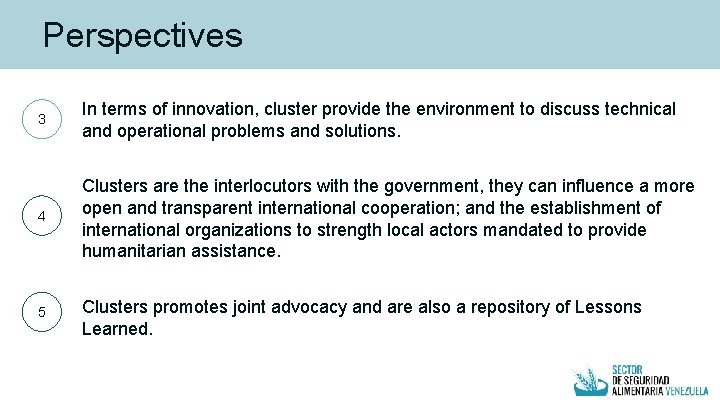 Perspectives

3

In terms of innovation, cluster provide the environment to discuss technical and operational problems and solutions.

4

Clusters are the interlocutors with the government, they can influence a more open and transparent international cooperation; and the establishment of international organizations to strength local actors mandated to provide humanitarian assistance.

5

Clusters promotes joint advocacy and are also a repository of Lessons Learned.

SECTOR
DE SEGURIDAD
ALIMENTARIA VENEZUELA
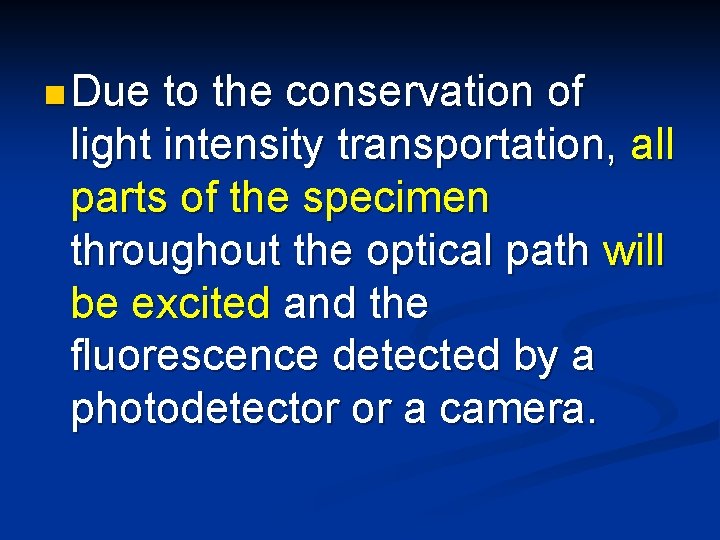 Due to the conservation of light intensity transportation, all parts of the specimen throughout the optical path will be excited and the fluorescence detected by a photodetector or a camera.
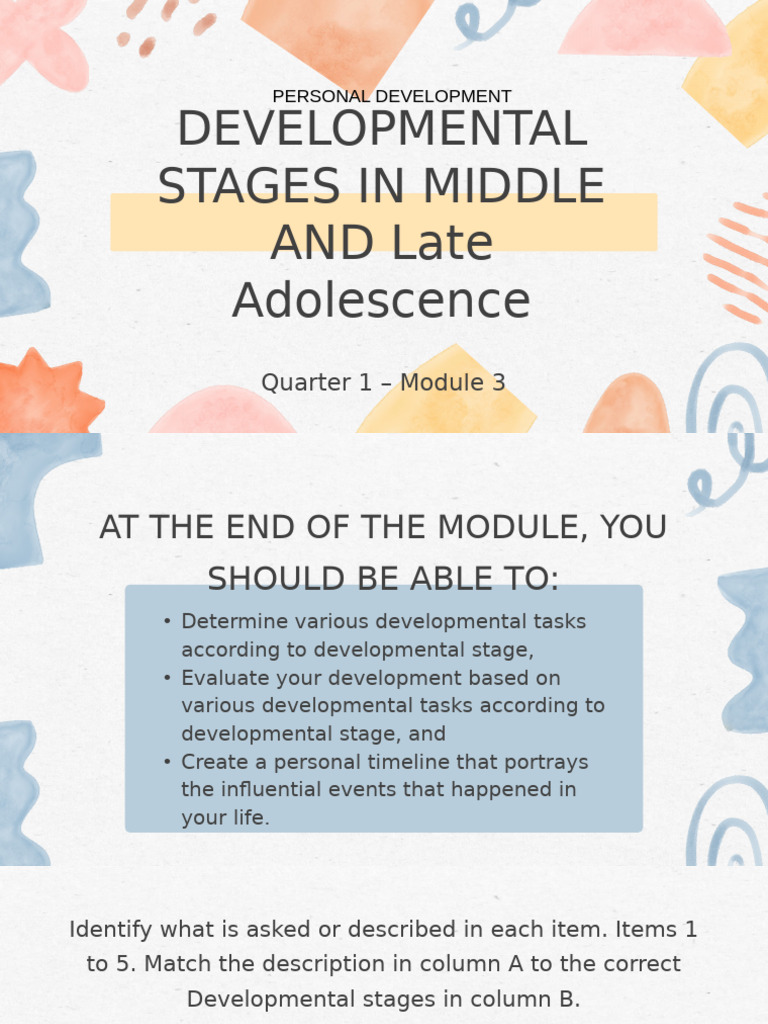 PERSONAL DEVELOPMENT

DEVELOPMENTAL STAGES IN MIDDLE AND Late Adolescence

Quarter 1 – Module 3

AT THE END OF THE MODULE, YOU SHOULD BE ABLE TO:

• Determine various developmental tasks according to developmental stage,
• Evaluate your development based on various developmental tasks according to developmental stage, and
• Create a personal timeline that portrays the influential events that happened in your life.

Identify what is asked or described in each item. Items 1 to 5. Match the description in column A to the correct Developmental stages in column B.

● ● ● ● ● ● ●

**Task prompt**
Your copy should consist only of the lines from the line holding "PERSONAL DEVELOPMENT" through the final line of the listing above, both included, with all pictures omitted.

**Output**
 PERSONAL DEVELOPMENT

DEVELOPMENTAL STAGES IN MIDDLE AND Late Adolescence

Quarter 1 – Module 3

AT THE END OF THE MODULE, YOU SHOULD BE ABLE TO:

• Determine various developmental tasks according to developmental stage,
• Evaluate your development based on various developmental tasks according to developmental stage, and
• Create a personal timeline that portrays the influential events that happened in your life.

Identify what is asked or described in each item. Items 1 to 5. Match the description in column A to the correct Developmental stages in column B.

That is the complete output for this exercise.